Originally published by AMP Capital
· Australian retail sales rose 0.4% in January. This was in line with market expectations and followed a 0.1% decline in December. Annual retail sales growth rose to 3.1% year on year from 3%.
The modest bounce in January retail sales was driven by 1% plus gains in household goods (after a poor month) and cafe/restaurant sales. After a couple of soft months the January bounce in retail sales tells us that consumers have started the year on a reasonably solid note auguring well for March quarter consumer spending. While 3.1% annual retail sales growth is soft compared to the past it largely reflects depressed retail price inflation so volume growth is not so bad.
Looking forward retail sales are likely to be supported by surging dwelling completions this year which should support sales of household goods, reasonable jobs growth and low interest rates but record low wages growth and an eventual fading of the wealth effect as the Sydney and Melbourne property markets slow will act as constraints.

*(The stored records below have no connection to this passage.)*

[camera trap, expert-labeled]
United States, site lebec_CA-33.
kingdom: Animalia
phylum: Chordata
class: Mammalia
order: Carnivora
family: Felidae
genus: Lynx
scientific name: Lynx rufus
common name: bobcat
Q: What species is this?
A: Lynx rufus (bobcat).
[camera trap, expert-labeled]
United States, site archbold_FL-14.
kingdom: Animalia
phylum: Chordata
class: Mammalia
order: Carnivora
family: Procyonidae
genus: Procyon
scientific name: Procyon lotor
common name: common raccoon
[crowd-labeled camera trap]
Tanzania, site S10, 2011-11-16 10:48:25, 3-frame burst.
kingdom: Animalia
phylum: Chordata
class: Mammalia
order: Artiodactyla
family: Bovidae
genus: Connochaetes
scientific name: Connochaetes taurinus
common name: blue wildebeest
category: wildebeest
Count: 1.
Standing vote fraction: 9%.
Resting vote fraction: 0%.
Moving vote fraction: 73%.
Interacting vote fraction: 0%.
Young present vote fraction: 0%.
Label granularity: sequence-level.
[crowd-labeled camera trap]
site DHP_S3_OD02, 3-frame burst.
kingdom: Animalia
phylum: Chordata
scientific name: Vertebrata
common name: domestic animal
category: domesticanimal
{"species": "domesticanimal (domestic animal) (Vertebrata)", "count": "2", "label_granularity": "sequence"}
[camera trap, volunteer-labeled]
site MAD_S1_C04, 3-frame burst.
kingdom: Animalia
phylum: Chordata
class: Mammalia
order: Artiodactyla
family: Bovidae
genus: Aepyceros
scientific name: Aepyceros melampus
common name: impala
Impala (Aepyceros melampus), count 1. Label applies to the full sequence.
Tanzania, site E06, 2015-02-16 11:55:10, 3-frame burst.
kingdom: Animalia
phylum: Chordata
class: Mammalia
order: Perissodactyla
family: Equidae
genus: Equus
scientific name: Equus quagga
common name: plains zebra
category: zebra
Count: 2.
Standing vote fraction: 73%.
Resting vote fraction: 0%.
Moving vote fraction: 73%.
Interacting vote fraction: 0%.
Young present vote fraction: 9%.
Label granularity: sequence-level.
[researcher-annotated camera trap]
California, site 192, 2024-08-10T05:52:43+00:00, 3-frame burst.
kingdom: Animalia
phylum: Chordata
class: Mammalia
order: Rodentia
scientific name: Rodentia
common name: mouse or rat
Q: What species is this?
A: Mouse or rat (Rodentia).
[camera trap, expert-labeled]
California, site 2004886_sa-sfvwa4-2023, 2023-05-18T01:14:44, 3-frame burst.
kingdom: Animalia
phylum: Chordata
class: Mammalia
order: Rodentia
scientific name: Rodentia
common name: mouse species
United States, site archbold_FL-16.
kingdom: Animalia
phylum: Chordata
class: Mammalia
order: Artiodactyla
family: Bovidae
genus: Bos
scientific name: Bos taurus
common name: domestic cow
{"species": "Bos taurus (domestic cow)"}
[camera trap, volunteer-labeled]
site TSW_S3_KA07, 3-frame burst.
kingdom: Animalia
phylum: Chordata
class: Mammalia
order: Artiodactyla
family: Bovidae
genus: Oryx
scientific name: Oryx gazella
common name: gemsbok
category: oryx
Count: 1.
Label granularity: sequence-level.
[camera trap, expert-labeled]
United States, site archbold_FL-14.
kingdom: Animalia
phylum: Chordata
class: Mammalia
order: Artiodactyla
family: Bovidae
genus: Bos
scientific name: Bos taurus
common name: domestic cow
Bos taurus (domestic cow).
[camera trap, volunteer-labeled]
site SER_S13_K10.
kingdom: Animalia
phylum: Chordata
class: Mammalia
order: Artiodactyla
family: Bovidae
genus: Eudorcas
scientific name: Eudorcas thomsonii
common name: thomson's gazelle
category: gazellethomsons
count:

Retail sales growth remains solid in NSW (+3.2% yoy), Victoria (+3.8% yoy) and South Australia (4.5% yoy) but remains weak in WA at just 1% yoy. With commodity prices up from their lows and export volumes ramping up and the mining investment unwind getting close to the bottom retail sales growth in WA should bottom out this year.
- ANZ job ads fell 0.7% in February but this was after a 3.9% rise in January. The trend in job ads points to reasonable jobs growth going forward.
The latest retail sales and job ads data do nothing to change our view that the RBA will leave rates on hold this year. There is nothing here pointing to an earlier start to rate hikes from the RBA – we remain of the view that rate hikes won’t commence until the second half of 2018.